[PROBLEM STATEMENT]:
Restate the entries below word for word, omitting nothing.

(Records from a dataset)
▬▬▬

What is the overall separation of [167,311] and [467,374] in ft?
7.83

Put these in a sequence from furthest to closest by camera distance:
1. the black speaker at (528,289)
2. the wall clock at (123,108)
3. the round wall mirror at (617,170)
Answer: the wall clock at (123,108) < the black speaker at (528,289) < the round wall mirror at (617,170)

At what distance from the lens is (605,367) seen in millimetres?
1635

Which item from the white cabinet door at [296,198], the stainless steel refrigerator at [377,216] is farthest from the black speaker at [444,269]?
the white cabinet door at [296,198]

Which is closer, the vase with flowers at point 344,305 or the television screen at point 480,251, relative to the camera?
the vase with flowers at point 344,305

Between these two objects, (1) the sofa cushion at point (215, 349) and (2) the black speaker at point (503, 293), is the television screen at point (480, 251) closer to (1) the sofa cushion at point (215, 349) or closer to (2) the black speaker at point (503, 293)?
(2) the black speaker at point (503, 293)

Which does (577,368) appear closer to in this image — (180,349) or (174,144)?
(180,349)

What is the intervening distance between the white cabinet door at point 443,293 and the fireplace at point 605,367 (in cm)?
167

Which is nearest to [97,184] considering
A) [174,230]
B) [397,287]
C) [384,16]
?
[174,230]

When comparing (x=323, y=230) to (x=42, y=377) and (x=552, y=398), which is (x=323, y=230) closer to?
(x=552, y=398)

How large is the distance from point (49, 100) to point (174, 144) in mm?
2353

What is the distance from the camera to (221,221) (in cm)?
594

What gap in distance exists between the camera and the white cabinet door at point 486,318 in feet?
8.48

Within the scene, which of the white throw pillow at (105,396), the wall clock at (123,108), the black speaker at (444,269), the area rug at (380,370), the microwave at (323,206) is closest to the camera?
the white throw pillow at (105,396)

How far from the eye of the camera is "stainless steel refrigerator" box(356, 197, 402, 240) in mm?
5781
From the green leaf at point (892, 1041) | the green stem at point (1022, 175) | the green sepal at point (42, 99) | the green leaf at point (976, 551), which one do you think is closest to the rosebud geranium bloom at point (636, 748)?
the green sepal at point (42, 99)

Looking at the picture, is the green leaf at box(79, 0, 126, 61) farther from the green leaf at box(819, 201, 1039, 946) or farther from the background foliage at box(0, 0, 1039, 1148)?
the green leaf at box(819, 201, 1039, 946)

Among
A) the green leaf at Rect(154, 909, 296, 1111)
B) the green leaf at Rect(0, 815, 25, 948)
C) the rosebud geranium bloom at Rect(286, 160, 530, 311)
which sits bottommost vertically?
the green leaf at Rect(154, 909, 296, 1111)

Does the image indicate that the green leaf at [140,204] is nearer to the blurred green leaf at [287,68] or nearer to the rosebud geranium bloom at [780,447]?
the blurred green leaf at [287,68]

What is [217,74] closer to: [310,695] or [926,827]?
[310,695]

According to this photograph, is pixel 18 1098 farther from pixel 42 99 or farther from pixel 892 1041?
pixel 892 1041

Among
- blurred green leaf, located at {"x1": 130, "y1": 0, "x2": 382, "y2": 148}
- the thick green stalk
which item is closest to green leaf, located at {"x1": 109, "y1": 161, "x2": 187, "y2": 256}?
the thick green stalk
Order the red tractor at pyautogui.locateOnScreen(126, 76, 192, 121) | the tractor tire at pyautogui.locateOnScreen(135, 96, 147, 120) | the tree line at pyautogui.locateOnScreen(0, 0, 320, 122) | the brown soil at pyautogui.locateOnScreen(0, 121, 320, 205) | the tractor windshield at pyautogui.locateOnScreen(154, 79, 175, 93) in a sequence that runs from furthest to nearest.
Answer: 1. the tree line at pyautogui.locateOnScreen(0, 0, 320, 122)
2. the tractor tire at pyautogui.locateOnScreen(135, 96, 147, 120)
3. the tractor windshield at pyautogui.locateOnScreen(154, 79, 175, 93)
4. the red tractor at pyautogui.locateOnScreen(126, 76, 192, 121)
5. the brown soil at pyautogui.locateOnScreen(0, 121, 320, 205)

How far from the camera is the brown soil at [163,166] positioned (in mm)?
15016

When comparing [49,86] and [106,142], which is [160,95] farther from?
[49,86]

▬▬▬

[FINISHED ANSWER]:
What is the overall separation of [167,311] and [467,374] in ft?
7.83

Put these in a sequence from furthest to closest by camera distance:
1. the black speaker at (528,289)
2. the wall clock at (123,108)
3. the round wall mirror at (617,170)
Answer: the wall clock at (123,108) < the black speaker at (528,289) < the round wall mirror at (617,170)

At what distance from the lens is (605,367) seen in millimetres?
1635

Which item from the white cabinet door at [296,198], the stainless steel refrigerator at [377,216] is farthest from the black speaker at [444,269]?
the white cabinet door at [296,198]

Which is closer, the vase with flowers at point 344,305 or the television screen at point 480,251, relative to the camera?
the vase with flowers at point 344,305

Between these two objects, (1) the sofa cushion at point (215, 349) and (2) the black speaker at point (503, 293), is the television screen at point (480, 251) closer to (1) the sofa cushion at point (215, 349) or closer to (2) the black speaker at point (503, 293)?
(2) the black speaker at point (503, 293)

Which does (577,368) appear closer to in this image — (180,349) or (174,144)?
(180,349)

What is the intervening distance between the white cabinet door at point 443,293 and the fireplace at point 605,367 (in cm)?
167

Which is nearest to [97,184] considering
A) [174,230]
B) [397,287]
C) [384,16]
?
[174,230]

When comparing (x=323, y=230) to (x=42, y=377) and (x=552, y=398), which is (x=323, y=230) closer to?
(x=552, y=398)

How large is the distance from point (49, 100) to point (174, 144) in mm?
2353

What is the distance from the camera to (221,221) (in cm)?
594

What gap in distance exists between the camera and the white cabinet door at point 486,318 in feet?
8.48

Within the scene, which of the white throw pillow at (105,396), the wall clock at (123,108), the black speaker at (444,269), the area rug at (380,370), the microwave at (323,206) is closest to the camera?
the white throw pillow at (105,396)

How far from the eye of the camera is "stainless steel refrigerator" box(356, 197, 402, 240) in mm?
5781
From the green leaf at point (892, 1041) | the green stem at point (1022, 175) | the green sepal at point (42, 99) | the green leaf at point (976, 551), which one do you think is closest to the rosebud geranium bloom at point (636, 748)?
the green sepal at point (42, 99)

Looking at the picture, is the green leaf at box(79, 0, 126, 61) farther from the green leaf at box(819, 201, 1039, 946) or farther from the background foliage at box(0, 0, 1039, 1148)?
the green leaf at box(819, 201, 1039, 946)

Among
A) the green leaf at Rect(154, 909, 296, 1111)
B) the green leaf at Rect(0, 815, 25, 948)
C) the rosebud geranium bloom at Rect(286, 160, 530, 311)
which sits bottommost vertically?
the green leaf at Rect(154, 909, 296, 1111)

Does the image indicate that the green leaf at [140,204] is nearer to the blurred green leaf at [287,68] or nearer to the rosebud geranium bloom at [780,447]?
the blurred green leaf at [287,68]

What is [217,74] closer to: [310,695] or [926,827]?
[310,695]

According to this photograph, is pixel 18 1098 farther from pixel 42 99 or farther from pixel 892 1041?
pixel 892 1041

Among
- blurred green leaf, located at {"x1": 130, "y1": 0, "x2": 382, "y2": 148}
- the thick green stalk
which item is closest to green leaf, located at {"x1": 109, "y1": 161, "x2": 187, "y2": 256}?
the thick green stalk
Order the red tractor at pyautogui.locateOnScreen(126, 76, 192, 121) | the tractor tire at pyautogui.locateOnScreen(135, 96, 147, 120) | the tree line at pyautogui.locateOnScreen(0, 0, 320, 122) | the brown soil at pyautogui.locateOnScreen(0, 121, 320, 205) | the tractor windshield at pyautogui.locateOnScreen(154, 79, 175, 93) in a sequence that runs from furthest to nearest.
Answer: 1. the tree line at pyautogui.locateOnScreen(0, 0, 320, 122)
2. the tractor tire at pyautogui.locateOnScreen(135, 96, 147, 120)
3. the tractor windshield at pyautogui.locateOnScreen(154, 79, 175, 93)
4. the red tractor at pyautogui.locateOnScreen(126, 76, 192, 121)
5. the brown soil at pyautogui.locateOnScreen(0, 121, 320, 205)

How far from the camera is the brown soil at [163,166] positioned (in mm)?
15016

When comparing [49,86] and [106,142], which is [160,95] farther from?
[49,86]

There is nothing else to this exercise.